Court Opinion

ID: 6775891
Source: CourtListenerOpinion
Date Created: 2022-07-21 00:49:54.54506+00
Date Added: 2024-06-11T16:02:48.068343
License: Public Domain

Cook, J.,
concurring in judgment only. Because I believe that the plain error doctrine should be held wholly inapplicable to civil cases, I concur in judgment only.
Civ.R. 51(A) and Crim.R. 30(A) are identically worded. Both procedural rules bar a party from appealing as error jury instructions that were not objected to in a timely manner at trial. The Rules of Criminal Procedure provide a “plain error” exception that is applicable in the Crim.R. 30(A) setting. Crim.R. 52(B). A similar exception to Civ.R. 51(A) is not provided. The omission is not an oversight and there is no need for courts to recognize a judicial exception.
Each of our cases recognizing narrow application of the plain error doctrine to defeat Civ.R. 51(A) contemplates situations where error that was not objected to at trial affects the legitimacy of the underlying judicial process. In light of the remedies available to a civil litigant, however, recognition of plain error is not necessary to preserve the integrity of the judicial process.

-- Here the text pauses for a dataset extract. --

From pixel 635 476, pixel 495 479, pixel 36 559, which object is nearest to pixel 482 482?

*126As noted by the majority, a civil litigant should not have two chances to defeat his opponent at trial because the counsel that he originally employed was ineffective. Unlike a criminal defendant, a civil litigant has no constitutional right to the effective assistance of counsel. See, e.g., Lavado v. Keohane (C.A.6, 1993), 992 F.2d 601, 605-606; Friedman v. Arizona (C.A.9, 1990), 912 F.2d 328, 333. Accordingly, an unsuccessful civil litigant whose attorney has fallen below the professional standard of representation may recover losses caused by the deficiency in an action for legal malpractice against his attorney, but has no right to subject the opposing party to a new trial. See Verbanic v. Verbanic (1994), 70 Ohio St.3d 41, 46, 635 N.E.2d 1260, 1264 (Wright, J., dissenting).
Having removed the deficient performance of the unsuccessful party’s attorney as a reason to recognize plain error as an exception to Civ.R. 51(A), the “exceptional circumstances” that “challeng[e] the legitimacy of the underlying judicial process itself’ contemplated by the majority must relate to factors or influences outside the control of that party’s attorney. Civ.R. 59, however, answers this concern.
Civ.R. 59(A) permits a court to grant a new trial on several grounds, including “[i]rregularity in the proceedings of the court, jury, magistrate, or prevailing party, or any order of the court or magistrate, or abuse of discretion, by which an aggrieved party was prevented from having a fair trial”; “[misconduct of the * * * prevailing party”; “[ajccident or surprise which ordinary prudence could not have guarded against[.]” Civ.R. 59(A) also contains a catchall provision authorizing trial courts to grant a new trial for “good cause shown.” Accordingly, if the reason for counsel’s failure to object to error may be attributed to a cause other than deficient performance, that cause may be addressed and reviewed pursuant to Civ.R. 59.
Quite simply, Civ.R. 51(A) and Crim.R. 30(A) deal with waiver occasioned by failure of counsel to object to error at an appropriate time. The plain error doctrine of Crim.R. 52(B) is consonant with the criminal law, which, in certain circumstances, requires the state to endure a second trial because of errors committed by a criminal defendant’s counsel. The doctrine, however, is discordant with civil law, which binds a party to his counsel’s acts and omissions rather than visiting the sins of that party’s counsel on the opponent. Link v. Wabash RR. Co. (1962), 370 U.S. 626, 634, 82 S.Ct. 1386, 1390, 8 L.Ed.2d 734, 740, fn. 10. This court has mistakenly imported the concept of plain error into the civil setting despite its omission from the Civil Rules and its fundamental inapplicability to the civil judicial process. I would take this opportunity to correct that mistake.